CATE BLANCHETT: Hello, movie star. You want to know something? We just had your film Ben Is Back on, I kid you not. It made me cry after five minutes. And then, being totally brain-dead, I suddenly thought, “What day is it?” An alarm went off in my head, and I went, “I’ve got to go talk to that actress lady!”

ROBERTS: You want to talk about being brain-dead? I’ve had the craziest day. I woke up sick, and I was at Urgent Care for an hour and a half with one of my son’s friends who cut his foot when he was surfing. He got eight stitches.

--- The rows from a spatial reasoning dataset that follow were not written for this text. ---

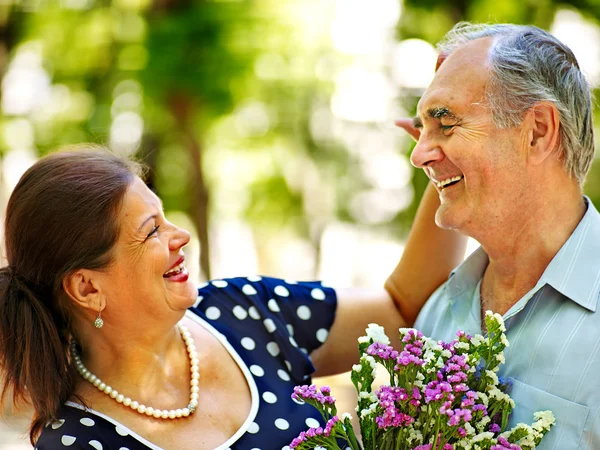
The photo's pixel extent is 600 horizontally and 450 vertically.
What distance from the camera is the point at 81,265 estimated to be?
2275 mm

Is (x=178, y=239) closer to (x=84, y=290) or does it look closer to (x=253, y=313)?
(x=84, y=290)

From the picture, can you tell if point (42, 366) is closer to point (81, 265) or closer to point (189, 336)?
point (81, 265)

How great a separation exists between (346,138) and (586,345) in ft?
24.1

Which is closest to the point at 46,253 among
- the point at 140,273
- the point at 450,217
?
the point at 140,273

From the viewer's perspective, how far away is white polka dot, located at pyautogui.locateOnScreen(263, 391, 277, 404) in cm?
242

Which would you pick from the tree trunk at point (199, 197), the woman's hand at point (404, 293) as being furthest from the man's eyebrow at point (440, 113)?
the tree trunk at point (199, 197)

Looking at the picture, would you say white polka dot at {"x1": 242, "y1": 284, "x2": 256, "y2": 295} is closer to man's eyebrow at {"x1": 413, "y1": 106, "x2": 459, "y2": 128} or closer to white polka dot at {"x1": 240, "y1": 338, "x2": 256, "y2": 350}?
white polka dot at {"x1": 240, "y1": 338, "x2": 256, "y2": 350}

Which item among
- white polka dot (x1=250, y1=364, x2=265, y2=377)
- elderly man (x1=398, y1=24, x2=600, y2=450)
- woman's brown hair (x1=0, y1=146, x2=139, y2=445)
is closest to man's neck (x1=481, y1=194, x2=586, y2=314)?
elderly man (x1=398, y1=24, x2=600, y2=450)

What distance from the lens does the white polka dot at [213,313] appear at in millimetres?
2611

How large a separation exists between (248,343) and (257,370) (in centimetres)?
10

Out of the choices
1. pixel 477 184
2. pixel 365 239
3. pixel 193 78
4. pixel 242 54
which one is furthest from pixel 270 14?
pixel 477 184

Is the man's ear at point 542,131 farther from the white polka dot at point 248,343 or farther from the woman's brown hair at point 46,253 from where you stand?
the woman's brown hair at point 46,253

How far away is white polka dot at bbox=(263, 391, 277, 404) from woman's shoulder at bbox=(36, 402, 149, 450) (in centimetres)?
41

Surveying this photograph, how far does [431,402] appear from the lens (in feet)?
5.51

BLANCHETT: You are a good friend. I’ve just had a half-bottle of red after a rather challenging day of rehearsal for a play I’m doing at the National Theatre [When We Have Sufficiently Tortured Each Other]. As you get older, acting just gets more and more humiliating. When I was younger, I would wonder why the older actors I admired kept talking about quitting. Now I realize it’s because they want to maintain a connection to the last shreds of their sanity. As I get older, I ask myself if I still want to submit myself to the shamanistic end of this profession and go completely into madness. It’s the King Lear end of the spectrum of what we do, right? So I’m on the proverbial couch thinking, “Do I want to go that direction, or do I actually want to live a life?”

ROBERTS: The great thing about doing theater is that there’s never really a “This is it” moment. There’s that alchemy every night.

BLANCHETT: And I certainly love that alchemy as an audience member.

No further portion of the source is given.